Every day the kidneys filter the body’s entire blood volume seven or eight times.

What is kidney failure?.....CLICK & SEE

When the kidneys start to fail, toxins are not f & iltered out of the blood, and start accumulate in the tissues. This can lead to a range of problems.

Build up of two waste products, urea and creatinine, can lead to tiredness, weakness, loss of appetite and vomiting.

Accumulation of acid generated during the body’s metabolic processes can lead to a condition called metabolic acidosis.

Failure to get rid of phosphate, causes the blood phosphate level to increase and calcium level to fall.

When calcium level is low, bones will become brittle.

The kidney may also lose its ability to produce erythropoietin, resulting in anaemia.

Kidney failure is also associated with an increase in the volume of water in the body which can result in a swelling of the tissues.

Excess salt and water retention may cause high blood pressure, swelling of the legs, face, abdomen and breathlessness.

What causes kidney failure?

There are many possible causes of kidney damage or kidney failure. They include:

* Decreased blood flow, which may occur with extremely low blood pressure caused by trauma, surgery, serious illnesses, septic shock, hemorrhage, burns, or dehydration
* Acute tubular necrosis (ATN)
* Infections that directly injury the kidney such as acute pyelonephritis or septicemia
* Urinary tract obstruction (obstructive uropathy)
* Autoimmune kidney disease such as interstitial nephritis or acute nephritic syndrome
* Disorders that cause clotting within the thin blood vessels of the kidney
o Idiopathic thrombocytopenic thrombotic purpura (ITTP)
o Transfusion reaction
o Malignant hypertension
o Scleroderma,
o Hemolytic-uremic syndrome
o Disorders of childbirth, such as bleeding placenta abruptio or placenta previa

The most common causes of kidney failure are glomerulonephritis (inflammation of the kidney) and diabetes mellitus.

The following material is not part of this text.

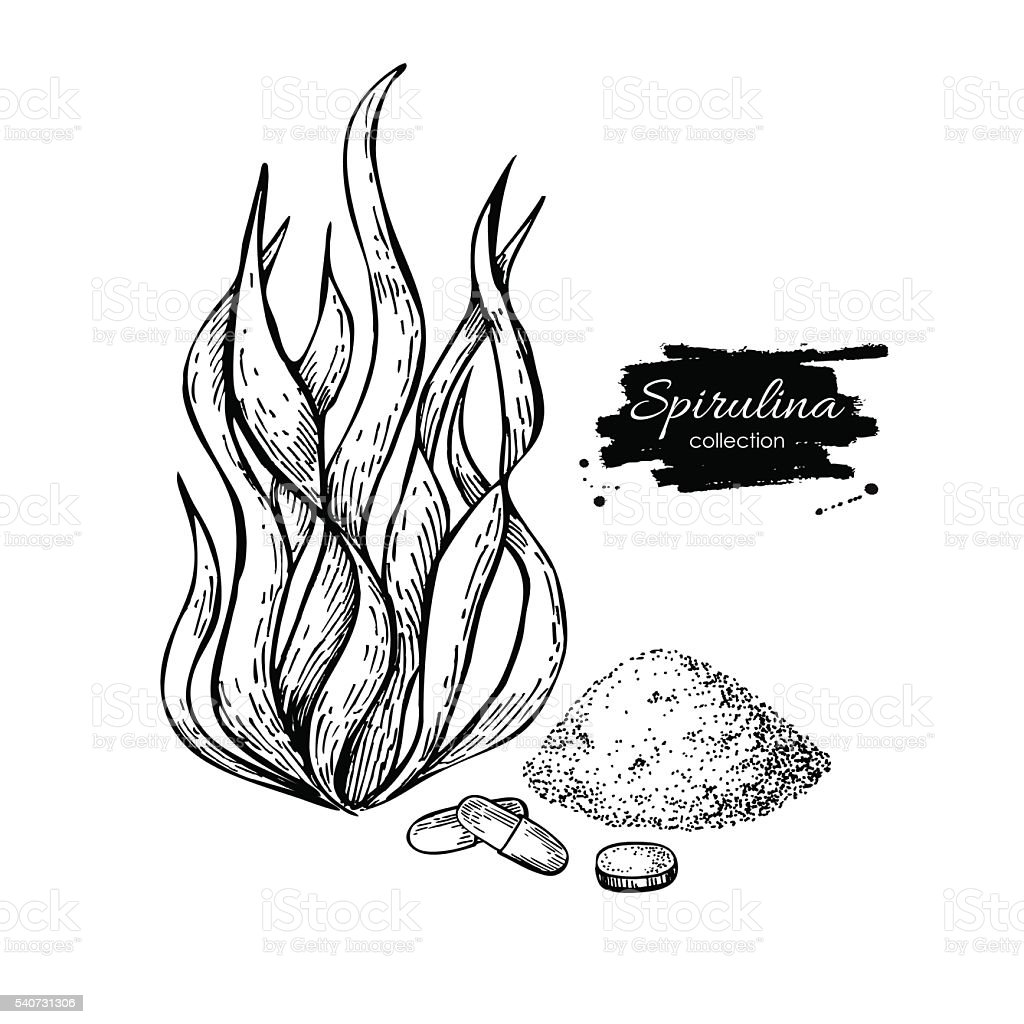 Algas Espirulina polvo vector dibujado a mano. Aislado Espirulina - ilustración de arte vectorial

Other causes of kidney failure are kidney stones, kidney cysts, an immune disorder called systemic lupus erythematosus, uncontrolled high blood pressure and drugs.

What are the symptoms?

As the kidneys begin to fail the following symptoms can begin develop:

* Decrease in amount of urine (oliguria)
* Urination stops (anuria)
* Excessive urination at night
* Ankle, feet, and leg swelling
* Generalized swelling, fluid retention
* Decreased sensation, especially in the hands or feet
* Decreased appetite
* Metallic taste in mouth
* Persistent hiccups
* Changes in mental status or mood
o Agitation
o Drowsiness
o Lethargy
o Delirium or confusion
o Coma
o Mood changes
o Trouble paying attention
o Hallucinations
* Slow, sluggish, movements
* Seizures
* Hand tremor (shaking)
* Nausea or vomiting, may last for days
* Brusing easily
* Prolonged bleeding
* Nosebleeds
* Bloody stools
* Flank pain (between the ribs and hips)
* Fatigue
* Breath odor
* High blood pressure

* pale and sallow complexion
* fatigue
* shortness of breath
* body itch
* sometimes nausea and vomiting
* swelling of the face and legs
* disruption of urination patterns

How it is diagnosed?
Exams and Tests:

Examination and testing can help diagnose acute kidney failure and help rule out other problems that can affect kidney function.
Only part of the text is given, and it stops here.